5. 46% of Americans only guess at how much money they need for their retirement

Nearly half of the workers surveyed in Transamerica's last retirement study agreed that they figured out how much they needed to save for retirement. Only 12% had used a retirement calculator or spreadsheet to help them get an accurate estimate. Generation X and baby boomers estimated that they would need about $ 500,000 for their retirement, while the millennials would need only $ 400,000. But both estimates may be too low. A MetLife study estimated the average cost of retirement at $ 738,400 and it is not unreasonable to think that you will need $ 1 million or more if you live in a place where the cost of living is high .

How to consolidate your retirement savings

If you are one of the 46% to guess the amount of your retirement savings, it's time to develop a real plan. Start by estimating how much time you expect to live and calculate high. According to the Social Security Administration, one in four 65-year-olds will live past 90 years old today and one in 10 will live beyond 95 years. Subtract the age at which you plan to retire to obtain the estimated duration of your retirement.

Then, estimate your annual living expenses at retirement and multiply them by the number of years of your retirement, adding 3% per year for inflation. A retirement calculator will do this calculation for you. Once you have your estimated total cost of retirement, subtract from this amount any amount you expect to receive from pensions, Social Security or 401 (k) employer equivalents. You can estimate your social security benefit by creating a My Social Security account. The remaining amount is what you need to save on your own. Your calculator should also give you an estimate of what you need to save per month to reach your goal.

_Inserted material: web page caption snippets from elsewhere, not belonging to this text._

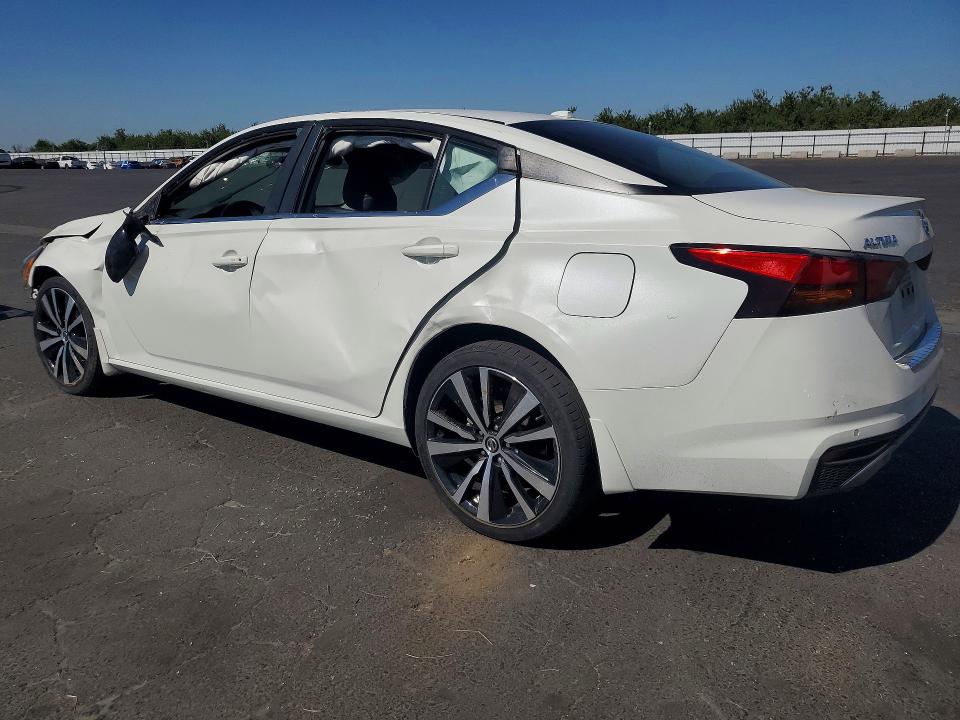 Photo 2 from auction – 2021 NISSAN ALTIMA with VIN 1N4BL4CVXMN335974
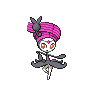 Meloetta (Pirouette) shiny sprite
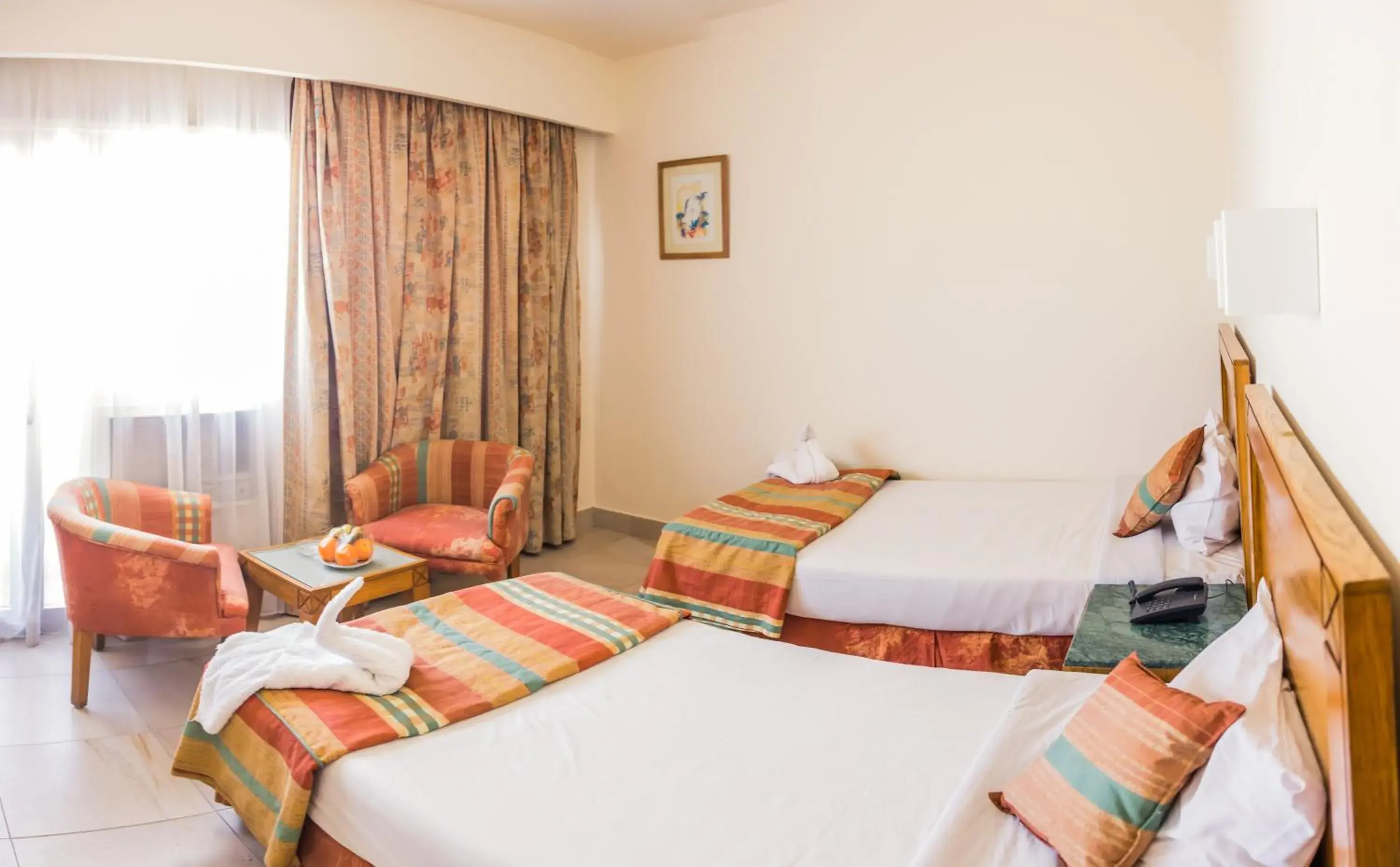 Bedroom, Bed in Hapi Hotel Bedroom, Bed in Hapi Hotel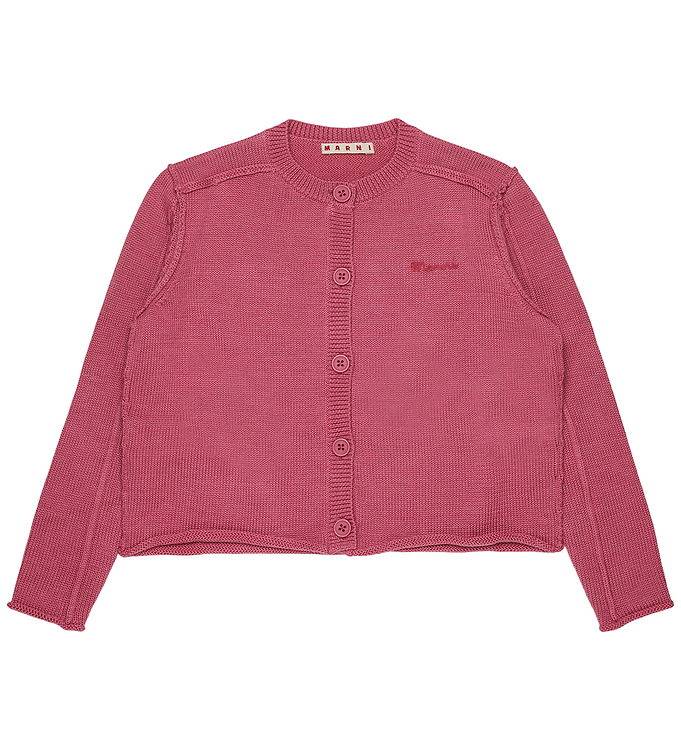 Marni Cardigan - Stickad - Sweet Rosa - Marni - 12 år (152) - Cardigan
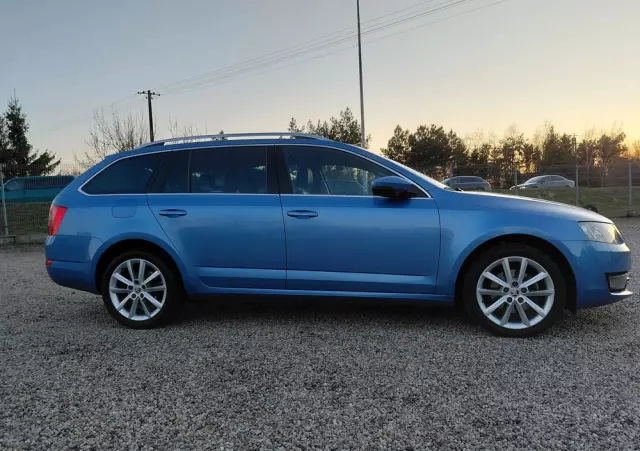 SKODA Octavia 2.0 TDI Elegance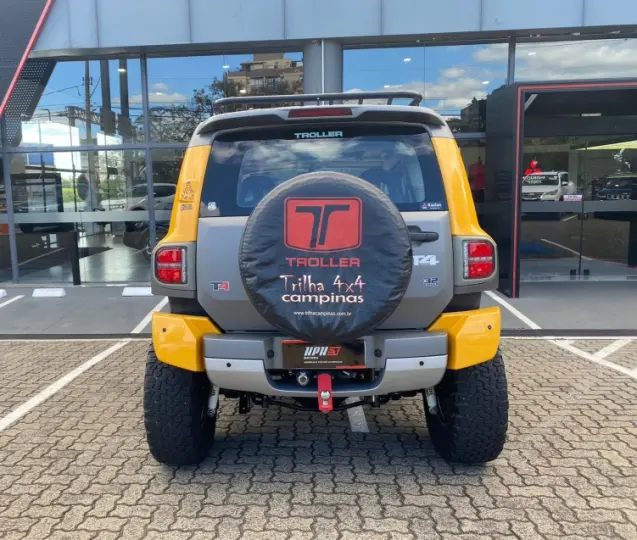 T4 3.2 XLT 4X4 20V Turbo Intercooler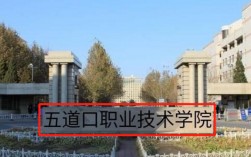 五道口職業技術學院是什么大學(北大別名叫啥技術學院)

The next step is to open retirement accounts if you do not already have them. Your employer can offer a 401 (k). Start here, especially if your business matches some of your contributions. If your company does not offer a 401 (k), open an IRA instead. Traditional IRAs being tax free, they reduce your taxable income this year, but you pay taxes on your retirement distributions. The Roth IRAs work in the opposite direction. You pay taxes on your initial contributions, but no tax on distributions at retirement. Traditional IRAs make more sense if you believe you are in a higher tax bracket today than you will be retired, while Roth IRAs make more sense if you think you are in the market today. same slice of taxation or in a lower tax bracket today retirement.

Try to contribute as much as your retirement calculator recommends it every month, or more if you want an extra cushion. If you can not save as much now, save as much as possible and try to increase your contributions by 1% of your salary each year. Avoid early withdrawals, even if you have a valid reason, such as a first purchase. Save for these and emergency expenses in a savings account.

The above statistics on retirement savings Americans are disastrous, but you can surpass the odds by creating a solid retirement plan, by diligently saving up and taking advantage of the 401 (k) employer match available.